Vert.x Web distinguishes itself from traditional application servers like JavaEE by just being a simple extension toolkit to Vert.x, which makes it quite lightweight and small but nevertheless very powerful.

One can create simple applications targeting small devices such as Raspberry Pi without having to write much code but still very fast as it is expected from any Vert.x application.

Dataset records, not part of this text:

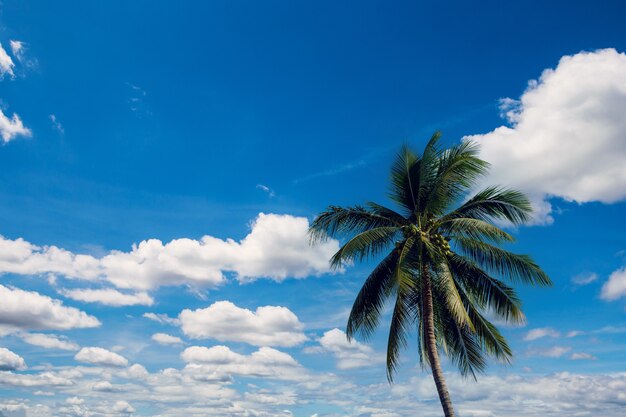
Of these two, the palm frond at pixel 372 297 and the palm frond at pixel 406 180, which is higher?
the palm frond at pixel 406 180

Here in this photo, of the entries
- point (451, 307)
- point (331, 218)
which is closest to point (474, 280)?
point (451, 307)

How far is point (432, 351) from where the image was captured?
22.5 metres

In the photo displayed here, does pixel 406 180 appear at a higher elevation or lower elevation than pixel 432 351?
higher

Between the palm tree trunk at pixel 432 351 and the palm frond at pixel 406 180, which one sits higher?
the palm frond at pixel 406 180

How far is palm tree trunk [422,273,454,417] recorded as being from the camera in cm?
2203

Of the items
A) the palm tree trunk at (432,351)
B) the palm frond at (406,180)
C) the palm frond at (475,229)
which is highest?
the palm frond at (406,180)

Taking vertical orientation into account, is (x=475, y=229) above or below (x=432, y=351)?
above

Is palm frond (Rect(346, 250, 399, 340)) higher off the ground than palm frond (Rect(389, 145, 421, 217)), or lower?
lower

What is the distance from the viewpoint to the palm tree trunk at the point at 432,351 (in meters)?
22.0

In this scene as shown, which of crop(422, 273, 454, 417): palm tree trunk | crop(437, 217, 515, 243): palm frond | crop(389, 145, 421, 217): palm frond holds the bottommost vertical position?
crop(422, 273, 454, 417): palm tree trunk

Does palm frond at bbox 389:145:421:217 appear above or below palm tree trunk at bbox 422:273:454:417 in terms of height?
above

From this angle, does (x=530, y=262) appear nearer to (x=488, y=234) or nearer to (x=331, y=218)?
(x=488, y=234)

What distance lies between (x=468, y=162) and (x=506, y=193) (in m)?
2.14

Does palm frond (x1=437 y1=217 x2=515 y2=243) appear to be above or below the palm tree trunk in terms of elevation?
above
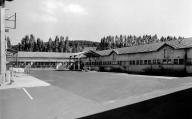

Let’s for example think of making a realtime cpu load visualization web app. For this example we need a few things:

To bootstrap this project we start by creating the pom.xml file. A good start is always to consult the examples, and you should end up with something like:

...
<groupId>io.vertx.blog</groupId>
<artifactId>rpi</artifactId>
<version>1.0</version>

<dependencies>
  <dependency>
    <groupId>io.vertx</groupId>
    <artifactId>vertx-core</artifactId>
    <version>3.0.0</version>
  </dependency>

  <dependency>
    <groupId>io.vertx</groupId>
    <artifactId>vertx-web</artifactId>
    <version>3.0.0</version>
  </dependency>
</dependencies>
...

At this moment you can start coding the application using the standard maven source src/main/java and resource src/main/resouces locations. And add a the class io.vertx.blog.RpiVerticle to the project:

public class RPiVerticle extends AbstractVerticle {

  private static final OperatingSystemMXBean osMBean;

  static {
    try {
      osMBean = ManagementFactory.newPlatformMXBeanProxy(ManagementFactory.getPlatformMBeanServer(),
          ManagementFactory.OPERATING_SYSTEM_MXBEAN_NAME, OperatingSystemMXBean.class);
    } catch (IOException e) {
      throw new RuntimeException(e);
    }
  }

  @Override
  public void start() {

    Router router = Router.router(vertx);

    router.route("/eventbus/*").handler(SockJSHandler.create(vertx)
        .bridge(new BridgeOptions().addOutboundPermitted(new PermittedOptions().setAddress("load"))));

    router.route().handler(StaticHandler.create());

    vertx.createHttpServer().requestHandler(router::accept).listen(8080);

    vertx.setPeriodic(1000, t -> vertx.eventBus().publish("load",
        new JsonObject()
            .put("creatTime", System.currentTimeMillis())
            .put("cpuTime", osMBean.getSystemLoadAverage())));
  }
}

So let’s go through the code, first in the static constructor we initialize the MXBean that will allow us to collect the current System Load Average, then on the start method we create a Vert.x Web Router and define that for all requests starting with /eventbus should be handled by the SockJS server, which we then bridge to the Vert.x EventBus and allow outbound messages addressed to the load address.

Since our application is a web application we will also server some static content with the StaticHandler and we finally start a HTTP server listening on port 8080.

So now all we are missing is a way to push real time data to the client so we end up creating a Periodic task that repeats every 1000 milliseconds and sends some JSON payload to the address "load".

If you run this application right now you won’t see much since there is no frontend yet, so let’s build a very basic index.html:

...
var eb = new vertx.EventBus(window.location + "eventbus");

eb.onopen = function () {
  eb.registerHandler("load", function (msg) {
    if (data.length === 25) {
      // when length of data equal 25 then pop data[0]
      data.shift();
    }
    data.push({
      "creatTime": new Date(msg.creatTime),
      "cpuTime": msg.cpuTime
    });
    render();
  });
};
...

Let’s walk again the code, we start by opening a EventBus bridge over SockJS and register a handler data to consume messages sent to that address. Once such a message arrives we do some house keeping to avoid filling our browser memory and then add the incoming message to the data queue and triger a rendering of the data. There is however one interesting issue here, since the message payload is JSON there is no native support for Date objects so we need to do some parsing from what arrives from the server. In this case the server sends a simple time since epoch number, but one can choose any format he likes.

At this moment you can build and package your app like mvn clean package, then deploy it to your raspberrypi like: scp target/rpi-1.0-fat.jar [email protected]:~/ and finally run it: java -jar rpi-1.0-fat.jar.

Open a browser to see the realtime graph!